Fabius announced that 117 heads of state and government – including US President Barack Obama, China's Xi Jinping, Narendra Modi of India and Russia's Vladimir Putin – have confirmed they will attend the summit, tasked with inking a pact to stave off dangerous levels of global warming.

A rough draft of that hoped-for agreement has been drawn up by rank-and-file diplomats, with ministers set to sign the final deal at the end of the Conference of Parties (COP) in Paris.

The deal will be underpinned by national pledges to curb greenhouse gas emissions from burning fossil fuels blamed for climate change.

The “pre-COP” meeting sought to identify areas of potential compromise on issues still dividing nations and so avoid a repeat of the 2009 Copenhagen summit, which ended without a binding global pact.

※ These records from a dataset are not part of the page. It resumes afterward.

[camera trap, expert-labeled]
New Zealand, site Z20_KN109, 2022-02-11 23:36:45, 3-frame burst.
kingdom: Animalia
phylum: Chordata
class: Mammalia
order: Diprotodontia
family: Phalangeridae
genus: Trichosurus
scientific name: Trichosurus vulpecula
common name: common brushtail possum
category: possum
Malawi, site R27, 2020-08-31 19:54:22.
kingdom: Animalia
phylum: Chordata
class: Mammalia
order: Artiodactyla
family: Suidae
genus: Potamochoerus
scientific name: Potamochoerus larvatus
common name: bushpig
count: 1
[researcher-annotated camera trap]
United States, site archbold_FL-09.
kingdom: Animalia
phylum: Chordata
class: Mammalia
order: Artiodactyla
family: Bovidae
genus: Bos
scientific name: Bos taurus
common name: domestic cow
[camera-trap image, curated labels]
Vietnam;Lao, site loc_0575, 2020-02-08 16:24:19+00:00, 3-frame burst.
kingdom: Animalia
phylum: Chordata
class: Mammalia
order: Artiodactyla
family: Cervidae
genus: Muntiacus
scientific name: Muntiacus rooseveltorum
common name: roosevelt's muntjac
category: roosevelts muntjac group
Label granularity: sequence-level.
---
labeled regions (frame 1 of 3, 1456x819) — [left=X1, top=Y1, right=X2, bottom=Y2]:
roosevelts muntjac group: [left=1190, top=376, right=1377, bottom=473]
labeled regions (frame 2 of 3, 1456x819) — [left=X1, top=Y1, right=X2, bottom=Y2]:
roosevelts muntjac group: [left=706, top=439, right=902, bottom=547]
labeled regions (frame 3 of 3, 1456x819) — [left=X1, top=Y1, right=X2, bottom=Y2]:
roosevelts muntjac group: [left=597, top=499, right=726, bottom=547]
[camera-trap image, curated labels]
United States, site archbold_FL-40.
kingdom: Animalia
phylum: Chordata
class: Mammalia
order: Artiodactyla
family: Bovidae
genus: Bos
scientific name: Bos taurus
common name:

Fabius said there was momentum towards ensuring that countries ratchet up their efforts to slash carbon pollution beyond pledges submitted ahead of the
summit.

“A review should take place every five years… to prepare an upward revision of national plans,” he said. Saudi Arabia, the world's biggest crude oil exporter, filed its climate pledge on Tuesday, saying up to 130 million tonnes of carbon dioxide equivalent per year would be “avoided” by 2030.

 'Matter of survival'

Current national plans would yield average global temperatures three degrees Celsius above pre-industrial times – far beyond the 2C (3.6 degrees Fahrenheit) limit that scientists say is the threshold for dangerous warming.

“The COP 21 will put in place the mechanism to close the gap,” Manuel Pulgar-Vidal, Peru's environment minister, told AFP. “Getting to 2C depends on boosting our ambition.”

Enshrining the principle that nations would not be allowed to backtrack on their carbon-cutting promises is also gaining ground, Fabius said.

Another make-or-break issue on the table in the three-day talks was money for developing nations to help them decarbonize their economies, and shore up defences against unavoidable climate impacts.

“Climate finance was very central” to the discussions, said Thoriq Ibrahim, Minister of the Environment and Energy for the Maldives, one of many small island  states whose very existence is threatened by rising sea levels.

“Adaptation is a matter of survival for us,” he told AFP. “Nobody wants to leave the Maldives, we are there to stay.”

African leaders said they were looking to the talks for solutions to electrify the continent, grow its economies and keep their young people from fleeing abroad.

The 195-nation UN climate forum has officially adopted the goal of limiting global warming to 2C, but many vulnerable and poor nations are pushing for that threshold to be lowered to 1.5C.

Recent scientific studies have shown that even if the 2C goal is attained, the impact could be devastating in many parts of the world.

 A 2C rise would submerge land currently occupied by 280 million people, while an increase of 4C would cover areas home to 600 million, according to a study published by Climate Central, a US-based research group.